Kenny “Babyface” Edmonds takes the stage at the Kennedy Center with the National Symphony Orchestra for his first-ever collaboration with a full orchestra. (Def Jam)

Kenny “Babyface” Edmonds ruled the airwaves in the ’90s as the soulful crooner of pop and R&B hits like “Whip Appeal” and “When Can I See You” and as the producer of monster tracks for other artists, such as Eric Clapton’s “Change the World” and Boyz II Men’s “I’ll Make Love to You.” Fans will see a new side of Edmonds when he takes the stage at the Kennedy Center with the National Symphony Orchestra on Friday and Saturday in his first-ever collaboration with a full orchestra, performing his most recognizable songs in a way they haven’t been heard before. The 11-time Grammy winner talked to Express about this new symphonic experience.

How did this come about?
It [collaborating with an orchestra in this way] was something I’ve been called on to do for a number of years, but I just hadn’t done it.
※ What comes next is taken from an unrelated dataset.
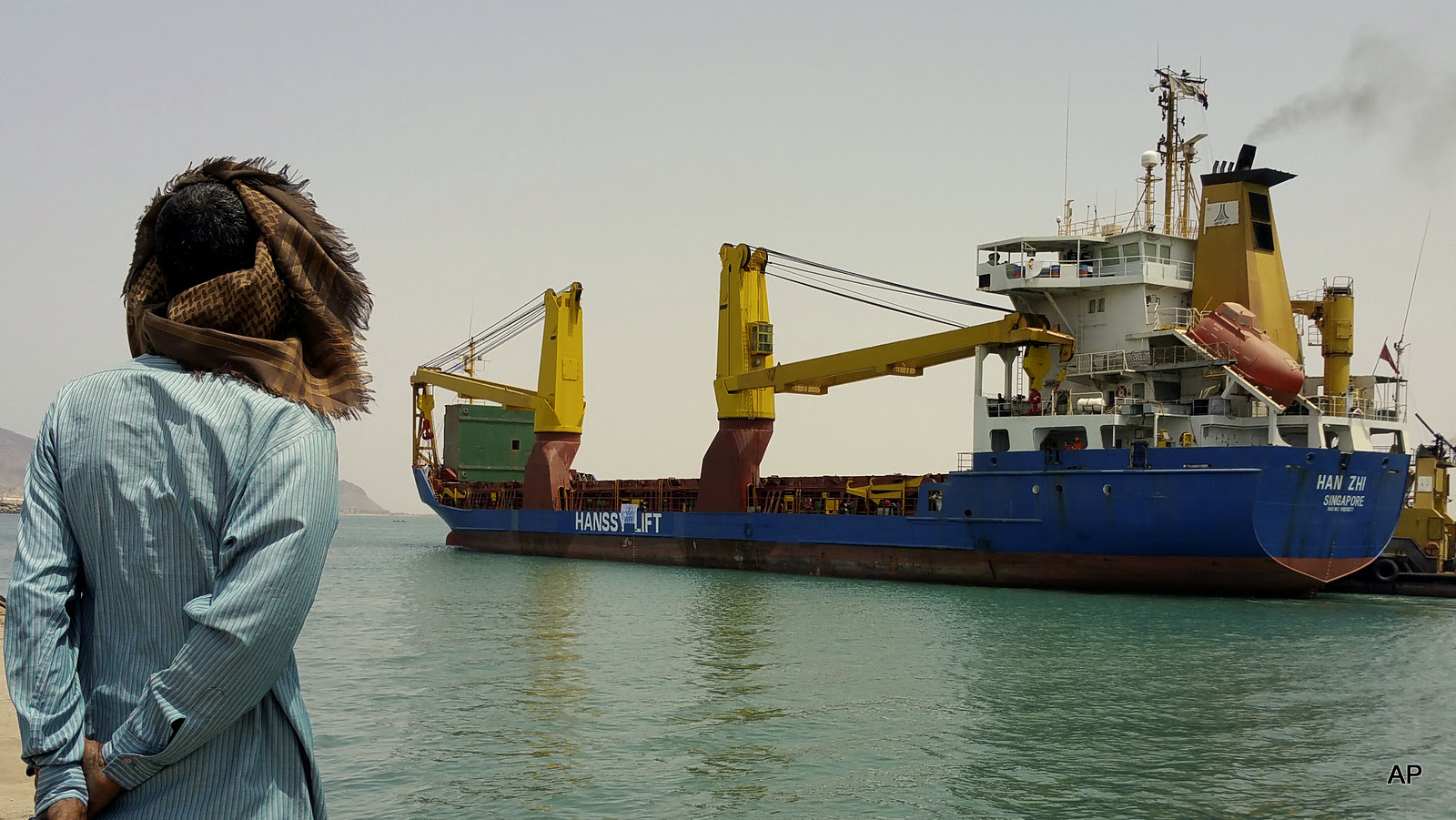 A Yemeni man looks at a World Food Program ship at the port of Aden, Yemen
It’s something I’ve always loved; I just never thought so much of doing it to my music. When this came up again and there was the question of doing it at the Kennedy Center, then there’s this prestige in just being at the Kennedy Center, period. This was the time it made sense.

Why is the National Symphony Orchestra a good partner for your first-ever collaboration with a full orchestra?
I had seen a couple of things on video of other artists who had done it. There’s a great reputation that comes with certain homes, with certain houses. There’s a reputation that comes with the orchestra there in D.C., so I thought if I’m going to do it, I want to do it right the first time out.
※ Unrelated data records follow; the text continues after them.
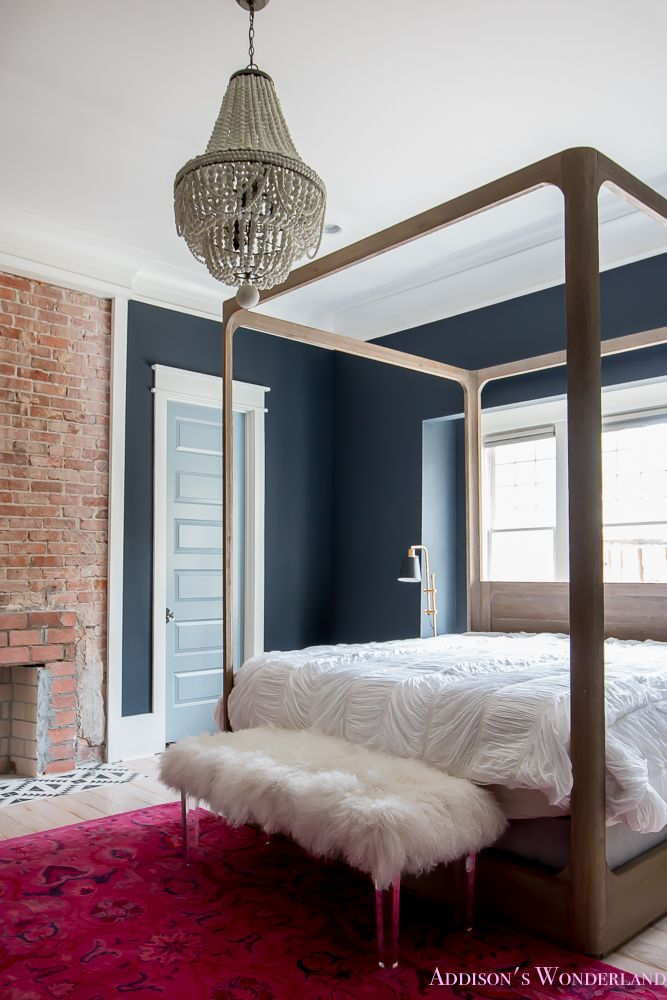 Our dark & moody master bedroom update... Black walls, white trim and a large four poster bed set the stage for fun accessories from HomeGoods! Sponsored by HomeGoods. #sponsored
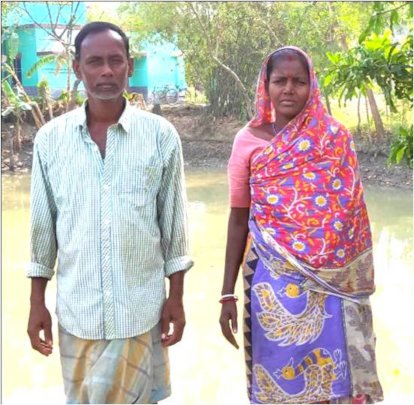 Ruipada* with his wife at his homestead Pond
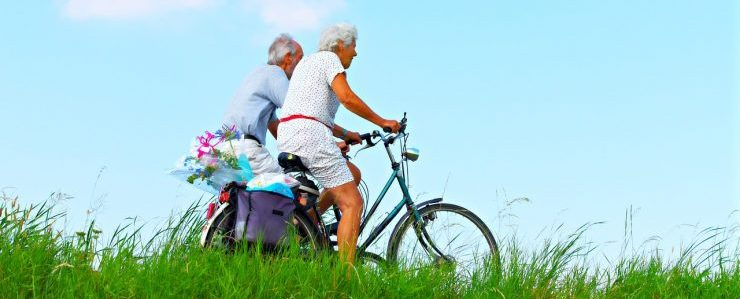 old man and a woman on bikes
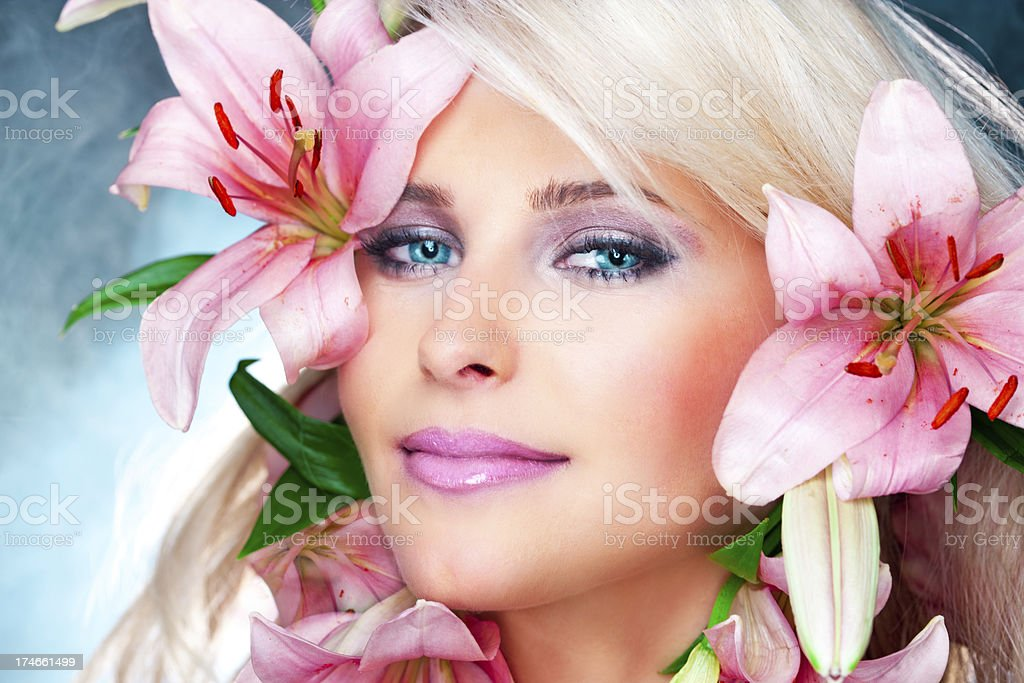 Blonde girl with flowers royalty-free stock photo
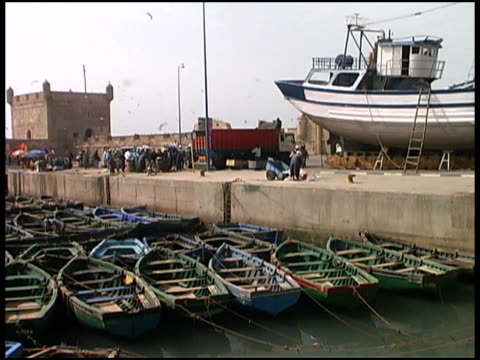 Morocco Docks, Port, Jetty, Boats and Castle Morocco Docks / Port / Jetty / Boats and Castle.  SD 4:3 NTSC 720 x 486 with 29.97 fps. Natural background audio. water bird stock videos & royalty-free footage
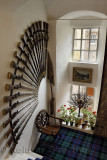 Musket rifle collection display in front staircase of Cawdor Castle with Clan Campbell of Cawdor tartan rug Scotland UK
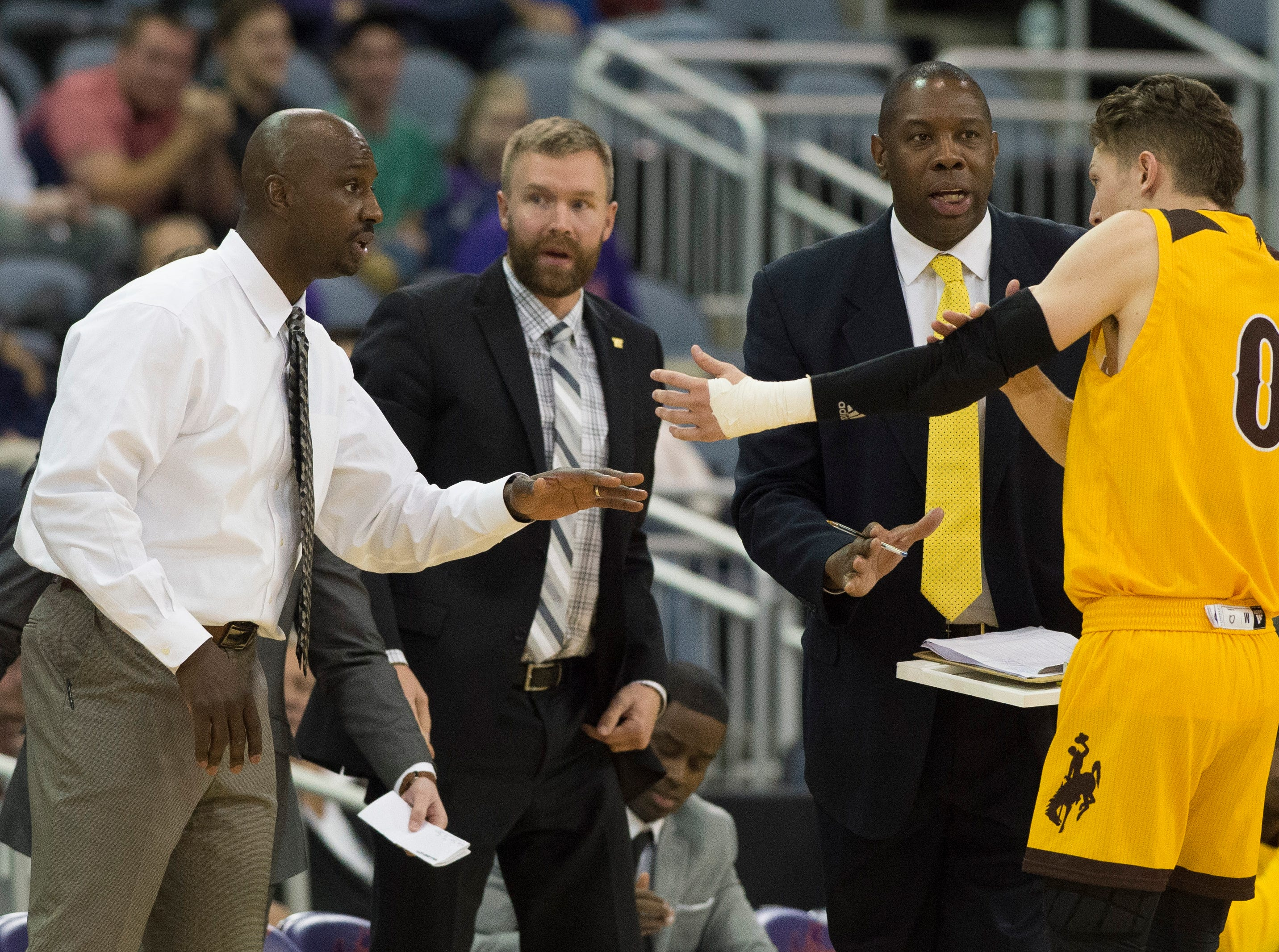 Wyoming's Head Coach Allen Edwards talks to Wyoming's Jake Hendricks (0) after Hendricks fouled out during the UE vs Wyoming game at the Ford Center Wednesday, Nov. 28, 2018. UE won 86-76.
What has the process been like of creating symphonic arrangements of some your biggest hits?
You have to go into it with an open mind of not thinking it has to be a particular kind of way. I have band members who will be there as well, so we have to work with them as much as the orchestra has to work with us so it all blends in together and makes sense. There’s a fine line many times for an audience that comes to see a show like this. You have those that come to see an orchestra play, and that’s exactly what they’re expecting. And you have those coming to see the artist. You do have to walk the line and try to give everyone what they want at the same time.

But you can do all the pre-arranging you want, but it doesn’t really come together until you get on that stage and you kind of go for it. There may be last-minute changes; that’s what rehearsals are for. You’re thinking fast on your feet for the benefit of everyone so that it feels good.

What do you think will be some of the most interesting differences between how your songs sound when played by a symphony orchestra versus when they’re played on the radio?
It’s not so much a question of making it feel different. My approach is to make it feel even better and to be even more emotional. Because that’s what you want from an orchestra — you want emotion. So we’re going to use the orchestra to kind of milk those emotional chords and try to get there.

Do you think this will impact in any way your songwriting, producing or performing in the future?
It’s hard to say. Every experience that I’ve gone through in my life, it always affects me in some way and stays in your DNA no matter what. Whether you think you’re using it or not, you usually are and it reappears at some point in your life. This is a brand-new experience for me with my music. I have to just kind of make sure I stay focused and don’t just listen to the orchestra myself and forget that I’ve got to perform too.